Datadog Helm Chart Guide: Setup, Configuration, and Best Practices

Setting up a Kubernetes cluster is one of those things that feels like a massive victory until you realize you have no idea what is actually happening inside of it. When I first started working with Kubernetes, I spent way too many nights staring at “CrashLoopBackOff” errors, wondering which specific pod was eating all the memory. This is where Datadog comes in. It is one of the most powerful observability platforms out there, but getting it into your cluster effectively requires a bit of a learning curve. The most common and recommended way to do this is through the Datadog Helm chart. In this guide, I want to walk you through everything I have learned about using the Datadog Helm chart, from the basic installation to the complex configurations that will save you time and money.

What exactly is the Datadog Helm Chart?

Before we jump into the technical commands, we should talk about what we are actually doing. Helm is often called the “package manager for Kubernetes.” If you think of Kubernetes as an operating system, Helm is like the app store. Instead of manually writing dozens of YAML files to deploy the Datadog Agent, the Cluster Agent, and all the necessary permissions, the Helm chart bundles all of that into a single, configurable package.
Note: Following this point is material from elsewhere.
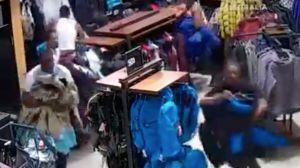 VIDEO: 10 ladrones roban $30,000 dólares de mercancía en una tienda en sólo 30 segundos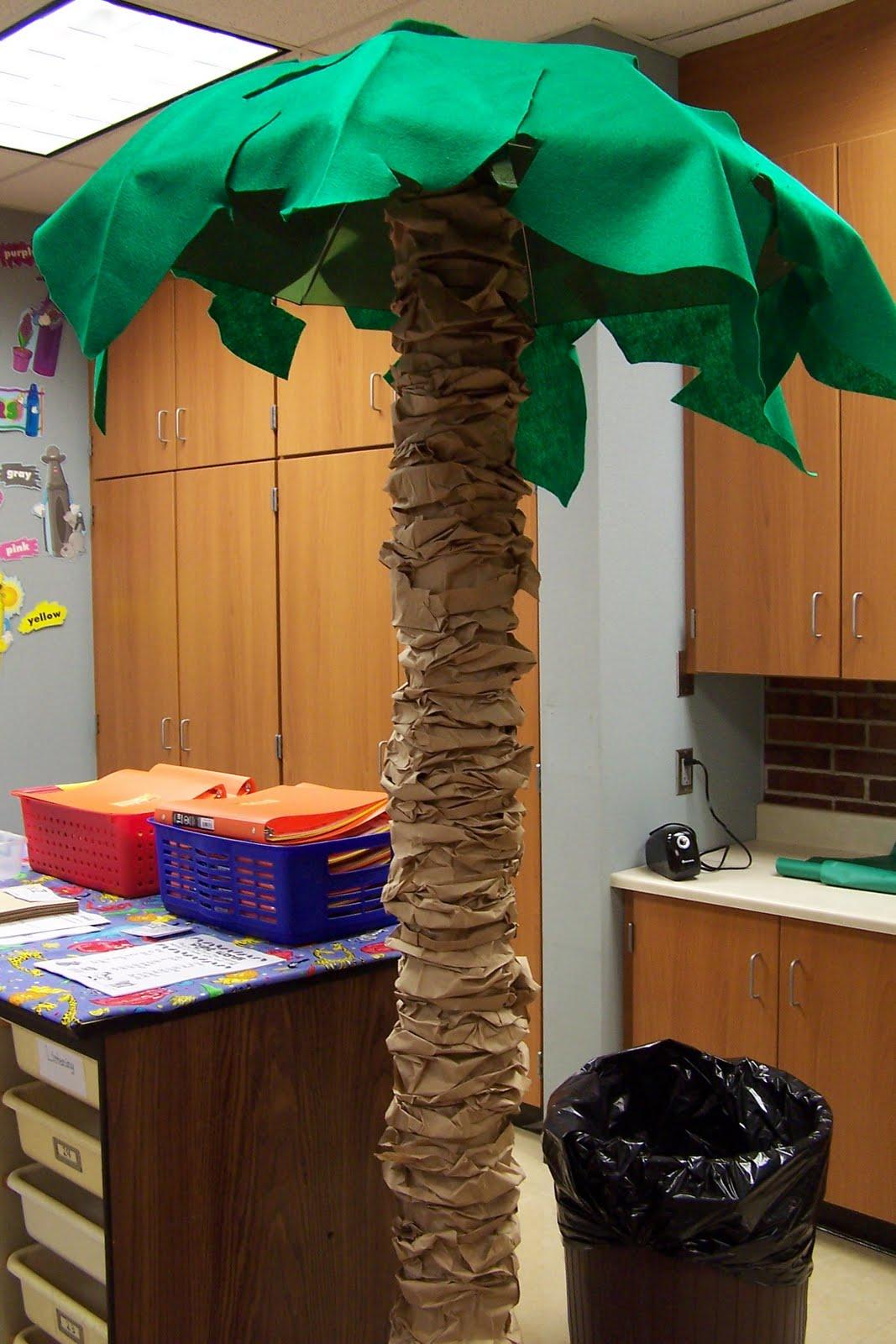 Сделать пальму из картона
When you install the Datadog Helm chart, you are essentially deploying a “DaemonSet.” This is a fancy Kubernetes term that means one copy of the Datadog Agent will run on every single node in your cluster. This is crucial because the agent needs to be physically present on the host to collect hardware metrics, listen to Docker or containerd events, and scrape logs. It is a very efficient way to ensure that as your cluster grows and you add more nodes, your monitoring automatically scales with it without you having to lift a finger.

Getting Started: The Prerequisites

I have seen many people fail at the first step because they rushed in without the right credentials. To use the Datadog Helm chart, you need three main things. First, you need a functioning Kubernetes cluster with kubectl configured. Second, you need Helm installed on your local machine. Third, and most importantly, you need your Datadog API key and your Datadog Site.

The “Site” is a common point of confusion. Depending on where your Datadog account was created, your site might be datadoghq.com (US1), datadoghq.eu (Europe), or even us3.datadoghq.com. If you provide the wrong site in your Helm configuration, your agents will try to send data to the wrong server, and you will see “403 Forbidden” or “Connection Refused” errors in your logs. Always double-check your URL in the Datadog dashboard before you start.

The Basic Installation Process

The actual installation is surprisingly fast. First, you need to add the Datadog repository to your Helm setup. You do this by running helm repo add datadog https://helm.datadoghq.com. After that, make sure to run helm repo update to ensure you have the latest version of the chart.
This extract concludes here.